Charlie and Jillian both have histories of mercenary work. Jillian may have fought against Archons on occasion, and may have sometimes fought alongside them, if her clients ever hired both her and Charlie. Given their sides' extremely different approaches to mercenary work (Charlie is very well known and works hard to further his reputation; Faq had a history of being veiled and took steps to have no local reputation at all), it is unclear how often they competed for the same contracts or were hired by opposing clients. However, Jillian considered Charlie to be her main competitor, so they must have at least occasionally sought the same contracts.

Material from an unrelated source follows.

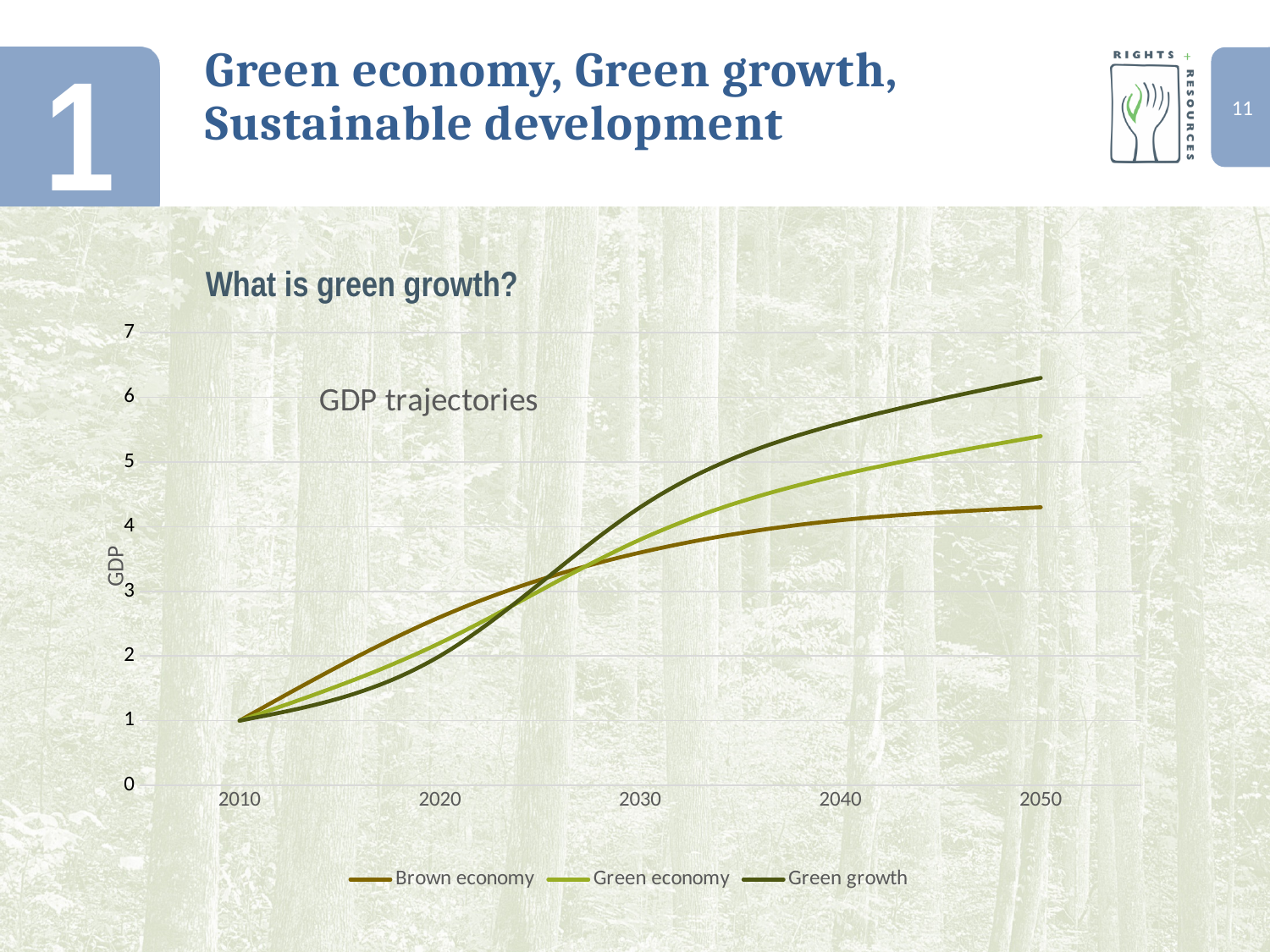
What is the title of the chart? GDP trajectories What are the three series named in the legend? Brown economy, Green economy, Green growth Is the GDP value for Green economy in 2050 greater or less than 5? greater In 2020, which series has the larger GDP value, Brown economy or Green growth? Brown economy Which series has the highest GDP value in 2050? Green growth Does the Green growth line rise or fall from 2010 to 2050? rise What kind of chart is shown on the slide? line chart How many year labels are shown on the x axis? 5 Is the GDP value for Brown economy in 2050 greater or less than 5? less Which series has the lowest GDP value in 2050? Brown economy Is the GDP value for Green growth in 2050 greater or less than 6? greater How many series does the legend list? 3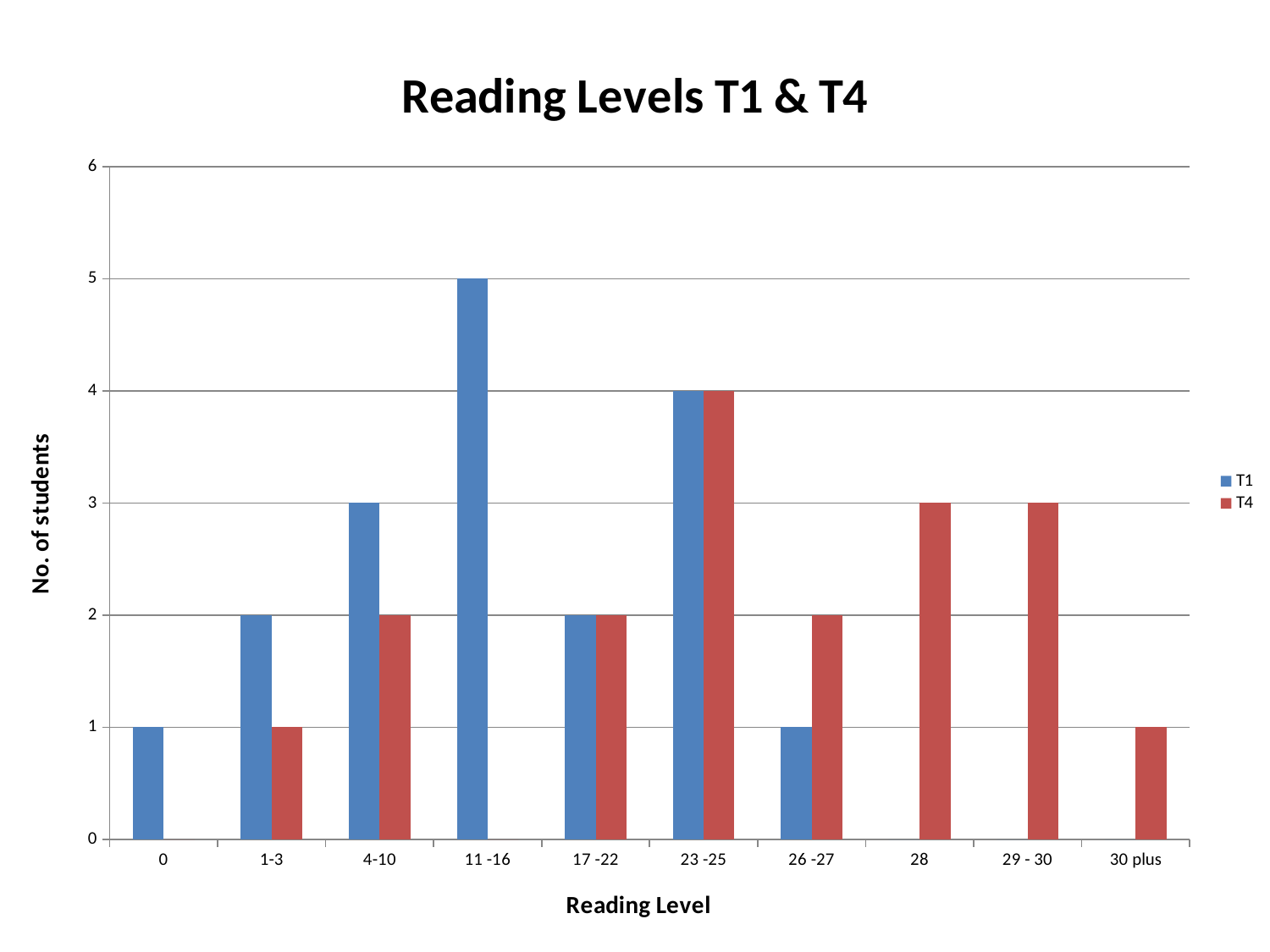
What is the number of students for T1 at reading level 11 -16? 5 At reading level 4-10, which series has more students, T1 or T4? T1 What colour are the T4 bars? red Which reading level has the highest number of students for T1? 11 -16 What is the number of students for T4 at reading level 28? 3 What is the difference between T1 and T4 at reading level 26 -27? 1 What is the title of the chart? Reading Levels T1 & T4 What is the number of students for T1 at reading level 4-10? 3 How many series does the legend list? 2 Which reading level has the highest number of students for T4? 23 -25 How many reading level categories are shown on the x axis? 10 What type of chart is shown on the slide? bar chart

Jillian never trusted Charlie, but did talk to him often enough to make taking his calls habitual.
As a former mercenary, Jillian probably understands Charlie's mercenary mindset better than any other Royal, which may be why she doesn't assume that Charlie and Stanley would become allies based on a common anti-Royal ideology. As a former Barbarian, she is also much more willing to take calculated risks than most other Royals, and so is willing to risk dealing with Charlie. She's confident enough to believe she has a good chance of benefiting from the association.
As long as Stanley and all of the other members of the Royal Crown Coalition II refuse to deal with him, Charlie needs Jillian badly. He's likely to be careful not to antagonize her, because he probably knows how easily provoked she was as a Barbarian. He knows she leads the newest and probably weakest member of the RCC II. If he wants her to be able to influence the decisions of the RCC II, he needs to help her build up the power and influence of Faq as quickly as possible. Fortunately, Jillian is willing to try Charlie's unconventional ideas, such as persuading the Western Giants to switch their loyalties from Jitterati to Faq. Charlie probably knows that Faq obtained much of its income from doing mercenary work, and may be concerned that it could eventually become a competitor once again, but given the magnitude of the crisis he faces, that possibility is likely to be of comparatively small importance.